Consumer spending edges lower
Consumers are still pinching pennies, even as personal income posts its biggest increase since May 2008.
WASHINGTON (Reuters) -- U.S. consumer spending fell in April, despite personal income posting the largest increase in 11 months, a government report showed on Monday, pointing to lackluster consumption activity in the second quarter.
The Commerce Department said spending slipped 0.1% after a revised 0.3% fall in March, previously reported as a 0.2% drop. That was slightly better than market expectations for a 0.2% fall in spending.

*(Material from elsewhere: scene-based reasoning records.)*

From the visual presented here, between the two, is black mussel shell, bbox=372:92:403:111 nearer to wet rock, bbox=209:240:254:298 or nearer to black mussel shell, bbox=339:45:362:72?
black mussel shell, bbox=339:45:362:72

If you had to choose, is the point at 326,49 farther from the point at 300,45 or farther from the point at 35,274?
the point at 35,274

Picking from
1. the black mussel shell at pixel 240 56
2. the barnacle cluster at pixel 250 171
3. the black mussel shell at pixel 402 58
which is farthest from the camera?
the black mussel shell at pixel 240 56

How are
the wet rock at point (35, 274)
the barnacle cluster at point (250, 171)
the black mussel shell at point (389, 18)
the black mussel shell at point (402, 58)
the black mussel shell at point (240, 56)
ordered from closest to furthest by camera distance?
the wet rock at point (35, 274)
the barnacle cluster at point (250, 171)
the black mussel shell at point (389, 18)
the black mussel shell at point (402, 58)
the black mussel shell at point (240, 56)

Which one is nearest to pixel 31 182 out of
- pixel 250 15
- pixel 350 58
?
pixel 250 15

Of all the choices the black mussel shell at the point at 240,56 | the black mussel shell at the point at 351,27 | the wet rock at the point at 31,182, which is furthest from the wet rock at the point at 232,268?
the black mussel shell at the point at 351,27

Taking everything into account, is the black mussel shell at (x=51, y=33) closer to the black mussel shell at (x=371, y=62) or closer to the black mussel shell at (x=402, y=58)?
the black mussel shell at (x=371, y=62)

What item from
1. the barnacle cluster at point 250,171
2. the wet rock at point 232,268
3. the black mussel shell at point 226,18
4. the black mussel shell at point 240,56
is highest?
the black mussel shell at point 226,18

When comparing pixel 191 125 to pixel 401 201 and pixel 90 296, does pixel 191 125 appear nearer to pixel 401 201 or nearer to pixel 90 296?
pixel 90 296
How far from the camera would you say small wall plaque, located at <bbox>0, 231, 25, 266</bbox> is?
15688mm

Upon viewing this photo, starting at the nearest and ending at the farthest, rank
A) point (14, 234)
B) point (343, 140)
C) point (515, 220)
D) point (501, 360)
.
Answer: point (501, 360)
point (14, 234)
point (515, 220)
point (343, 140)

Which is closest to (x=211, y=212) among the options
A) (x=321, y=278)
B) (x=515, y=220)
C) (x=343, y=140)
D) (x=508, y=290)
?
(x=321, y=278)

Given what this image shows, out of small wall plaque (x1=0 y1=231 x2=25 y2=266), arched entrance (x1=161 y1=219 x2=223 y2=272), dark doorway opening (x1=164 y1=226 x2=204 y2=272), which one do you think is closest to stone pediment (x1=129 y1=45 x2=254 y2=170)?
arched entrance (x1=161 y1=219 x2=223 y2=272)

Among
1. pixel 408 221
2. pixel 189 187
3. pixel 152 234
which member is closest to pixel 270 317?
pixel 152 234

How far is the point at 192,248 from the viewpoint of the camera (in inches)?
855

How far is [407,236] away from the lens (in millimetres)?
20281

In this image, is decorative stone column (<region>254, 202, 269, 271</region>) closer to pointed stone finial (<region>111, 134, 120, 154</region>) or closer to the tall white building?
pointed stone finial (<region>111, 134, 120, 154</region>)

A government report on Friday showed spending, which accounts for over 70% of economic activity, rose at a 1.5% annual rate in the first quarter, but slower than the 2.2% increase the Commerce Department had previously estimated. Consumption plunged in the second half of last year.
Personal income rose 0.5%, the biggest increase since May last year, after falling by a revised 0.2% in March, which had been reported as a 0.3% decline in March. Analysts polled by Reuters had forecast income to fall 0.2% in April.
Real disposable income surged 1.1% in April, boosted by tax cuts and increased social benefit payments under the government's record $787 billion stimulus package, the Commerce Department said. Excluding the stimulus package, real disposable income increased 0.7% in April.
Savings jumped to a record annual rate of $620.2 billion. The savings rate rose to 5.7% in April, the highest level since February 1995, from 4.5% the previous month. Households, buffeted by job losses and falling asset values, are cutting back spending on non-essential items, preferring to save any extra income.